■ **INSTRUCTIONS**:
• A. Answer these questions using the passage about Chan and the Silver Ballet Camp:
(i) What injury did Chan have half a year before the camp?
(ii) In which venue did Chan perform?
(iii) Who in Chan's family used to dance ballet?
• B. From the passage about Chan and the Silver Ballet Camp, extract the text between "Half a year" and "with heartfelt happiness.", inclusive.
• C. Can you extend the passage about Chan and the Silver Ballet Camp, continuing from its final sentence?

■ **PROVIDED PASSAGE**:
##########

Chan points out there are gender stereotypes about certain activities, including ballet, “Men may think that this kind of activity is a ‘women’s thing’ and not that suitable for men. Men would usually refuse to try it out,” 

“But I don’t think so. Retired men should also come out and have fun! Once you are willing to take the first step, you may discover things that bring you joy and fulfillment.” he adds.

Feeling happy about his performance, Chan says, “It brings me pride. One day, I can tell my grandson that his grandpa was once in HK ballet, in the first Silver Ballet Camp, and performed in the Hong Kong Cultural Centre. I can even show off my certificate!”

“It used to be my daughter dancing ballet but now I’ve found my inner child. It’s my turn to do ballet,” Chan jokes.

Half a year before the camp, Chan sustained a herniated disc in his lower back that he could not even walk and was admitted to the hospital.

“I have now recovered, yet it kind of gives me mental pressure that it will recur right before our performance,” he adds.

Despite all the worries, Chan performed on the big day with heartfelt happiness.

“There are things that you may never get the opportunity to try again, and that’s why I always embrace the chance to try things I’ve never experienced before, wholeheartedly, ” he says.

Chan believes that age does not matter when it comes to chasing dreams.

##########

■ **SOURCE DATA**:
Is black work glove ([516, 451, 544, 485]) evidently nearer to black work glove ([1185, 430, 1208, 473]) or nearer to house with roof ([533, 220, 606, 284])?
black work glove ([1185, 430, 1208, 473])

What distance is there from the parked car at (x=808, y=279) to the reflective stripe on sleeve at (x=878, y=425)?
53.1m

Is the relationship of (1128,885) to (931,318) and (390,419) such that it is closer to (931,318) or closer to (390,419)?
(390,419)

##########

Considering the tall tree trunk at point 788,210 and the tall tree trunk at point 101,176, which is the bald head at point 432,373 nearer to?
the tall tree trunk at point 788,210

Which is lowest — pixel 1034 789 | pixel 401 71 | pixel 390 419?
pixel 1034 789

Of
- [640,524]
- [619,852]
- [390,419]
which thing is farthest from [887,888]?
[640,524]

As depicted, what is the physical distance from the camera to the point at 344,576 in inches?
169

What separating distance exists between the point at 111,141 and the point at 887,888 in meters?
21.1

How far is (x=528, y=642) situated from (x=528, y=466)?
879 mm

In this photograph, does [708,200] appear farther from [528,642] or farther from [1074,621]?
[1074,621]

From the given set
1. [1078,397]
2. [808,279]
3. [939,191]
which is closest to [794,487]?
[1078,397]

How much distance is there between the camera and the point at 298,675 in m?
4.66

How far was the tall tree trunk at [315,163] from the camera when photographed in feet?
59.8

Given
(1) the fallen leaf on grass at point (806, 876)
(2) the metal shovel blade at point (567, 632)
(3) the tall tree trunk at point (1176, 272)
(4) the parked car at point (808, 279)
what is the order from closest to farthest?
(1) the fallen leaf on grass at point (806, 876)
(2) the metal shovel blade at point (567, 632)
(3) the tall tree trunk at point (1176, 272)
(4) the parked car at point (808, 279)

##########

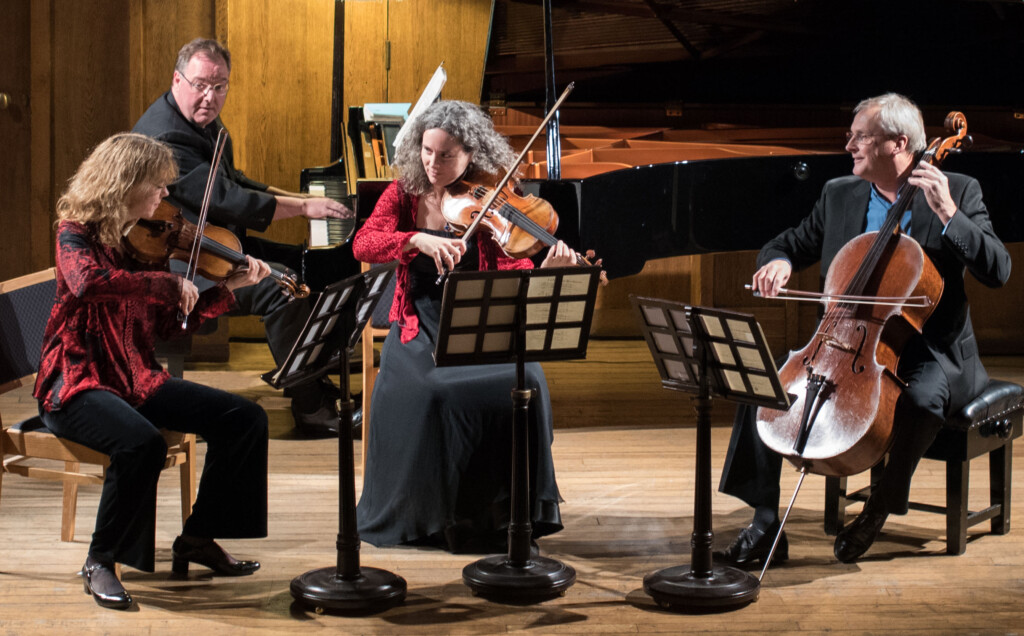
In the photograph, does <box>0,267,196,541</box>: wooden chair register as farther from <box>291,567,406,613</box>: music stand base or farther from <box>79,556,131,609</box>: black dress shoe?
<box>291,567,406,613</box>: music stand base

##########

■ **TASK-BY-TASK OUTPUTS**:
• A.
(i) A herniated disc in his lower back.
(ii) The Hong Kong Cultural Centre.
(iii) His daughter.

• B.
Half a year before the camp, Chan sustained a herniated disc in his lower back that he could not even walk and was admitted to the hospital.

“I have now recovered, yet it kind of gives me mental pressure that it will recur right before our performance,” he adds.

Despite all the worries, Chan performed on the big day with heartfelt happiness.

• C.
“Perhaps each of us has our unfinished dreams, so why don’t we just try and chase after them? What matters is living with no regrets,” he says.

“Retirement is not the end, but an exciting beginning of living life to the fullest,” he adds., 

His belief is very similar to the motto of the ballet camp – ‘Joyful learning, ageless delight’. 

“Age is not the main concern when we do ballet. Many may believe that ballet should be taken up at three, but in fact a lot of people start learning ballet in their adulthood. Rather than age, one’s talent, passion, physical and mental condition matters more in ballet,” Vency Kwok Man-si, Senior Education & Community Outreach Manager at HK Ballet says.

Vency Kwok Man-si (front left) and participants interacting with the audience during the performance. (Photo Courtesy of Hong Kong Ballet)

“We do silver ballet for those who always want to dance ballet, but don’t get any opportunities to do it when they are young,” Kwok says.

Kwok notes HK Ballet have consulted The Chinese University of Hong Kong Dance Medicine Research Clinic for elderly-appropriate ballet movements.

“When I first met the camp participants, I emphasized that safety comes first. If you feel you are unable to keep up with our kicks or bends, don’t force yourself to do it,” she says.

As one of the dance instructors in the camp, Kwok holds the Silver Swans License from the Royal Academy of Dance, which certifies her to deliver safe and inclusive ballet classes for adults over 55. 

“Teaching elderly is actually similar to teaching children. Instead of professional language, I use simple wordings to let participants easily remember the movements. For example, when they are waving their hand towards the left side, I tell them ‘the wind blows to the left’, ” she says. 

Kwok says the camp is magical. “Among the 41 participants, only four have dancing experience, but all of them managed to learn and perform the whole routine, including a one-minute group dance in just three days!” 

Participants performing a group dance
(Photo Courtesy of Hong Kong  Ballet
)

She adds that she was touched by her enthusiastic ‘senior students’.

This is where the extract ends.